I’m More Interested in Whether Being a Douche is a Choice October 17, 2010

Republican candidate for the U.S. Senate in Colorado, Ken Buck, made a little news today saying on Meet the Press that he believes that being gay is “a choice,” and that homosexuality may be akin to alcoholism in that some can be predisposed to it from birth. His opponent, incumbent (and appointed) senator Michael Bennett, asserted this placed Buck outside the “mainstream” of opinion.

There’s a lot wrong with this beyond the obvious. First, I’ll tackle the lesser infraction. The question of whether homosexuality is a “choice” is not a question of political opinion — it’s a scientific claim; whether or not being gay is innate. So whether or not one’s belief about that claim is “mainstream” is irrelevant. Evolution by natural selection is a fact, but the majority of Americans don’t accept it. But its veracity has nothing to do with whether or not it is a mainstream view.

Now the bigger problem, which has bothered me for years.

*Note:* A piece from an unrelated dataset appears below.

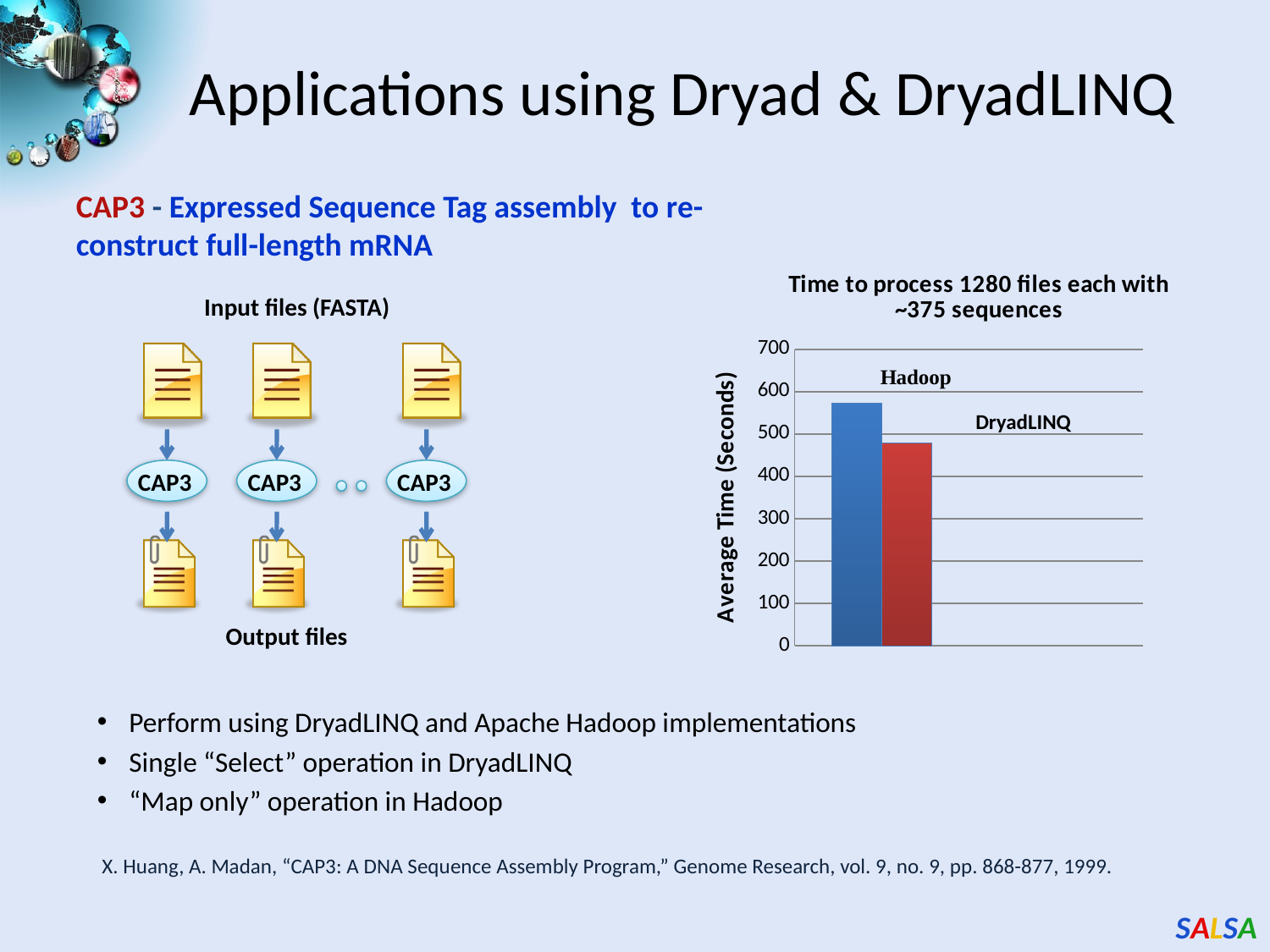
Which implementation has the highest average time in the chart? Hadoop Which implementation has the lowest average time in the chart? DryadLINQ What is the title of the chart? Time to process 1280 files each with ~375 sequences What is the label of the chart's vertical axis? Average Time (Seconds) Is the value for DryadLINQ greater or less than 500? less Is the value for Hadoop greater or less than 600? less How many bars are plotted in the chart? 2 Is the value for Hadoop greater or less than 500? greater What kind of chart is shown on the slide? bar chart Which has a larger average time, Hadoop or DryadLINQ? Hadoop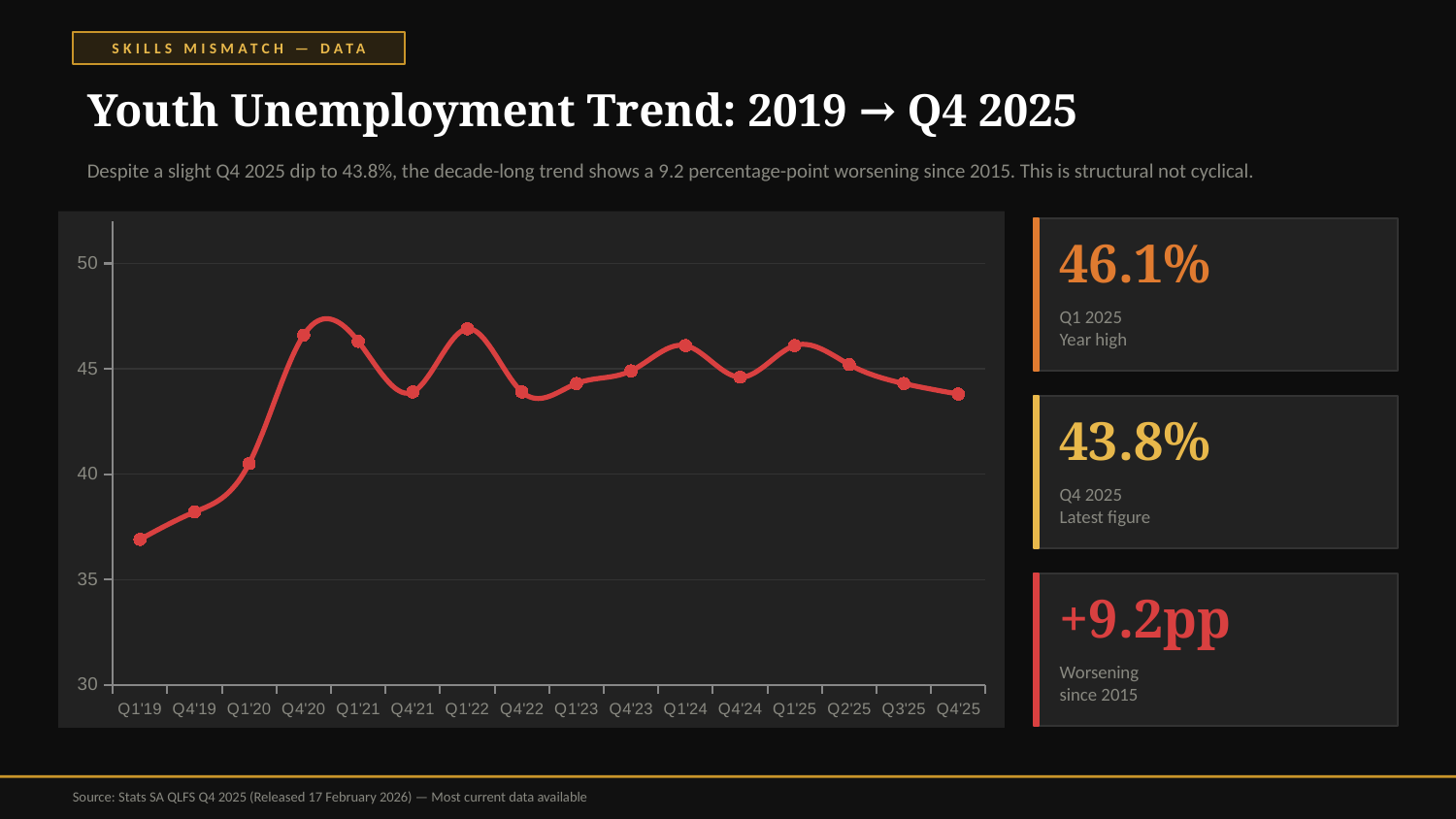
What is the difference between the Q1'25 value and the Q4'25 value? 2.3 percentage points Overall, do the values rise or fall from Q1'19 to Q4'25? rise Is the value for Q4'20 greater or less than 45? greater Is the value for Q4'21 greater or less than 45? less Which quarter has the lowest value on the chart? Q1'19 What is the youth unemployment value for Q1'25? 46.1% Is the value for Q1'19 greater or less than 40? less What kind of chart is shown on the slide? line chart How many data points are plotted on the line chart? 16 What is the title of the slide containing the chart? Youth Unemployment Trend: 2019 → Q4 2025 What is the youth unemployment value for Q4'25? 43.8% Which is larger, the value for Q1'19 or the value for Q4'25? Q4'25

The question put to Ken Buck, whether or not homosexuality is a choice, implies that if it were merely a choice then it would somehow be okay to be anti-gay, and also implies that homosexuality is some kind of affliction or moral stain that is better avoided prima facia. This is hogwash.

For the record: It doesn’t matter if you wound up gay through by accident of birth, whether you decided out of whole cloth to be gay all on your own, or whether you’re gay or straight depending on the time of day or phases of the Moon. The point is that it’s only the business of the person in question. The only subjective, moral question is how one person treats another, not whether or how one person loves another.

So let’s stop asking whether or not homosexuality is a choice, because it doesn’t matter. What matters is how we behave toward each other. Instead, someone should ask folks like Ken Buck and the other Tea Partiers and theocrats whether their bigotry toward people different from them is a choice, or whether they’re just born that way.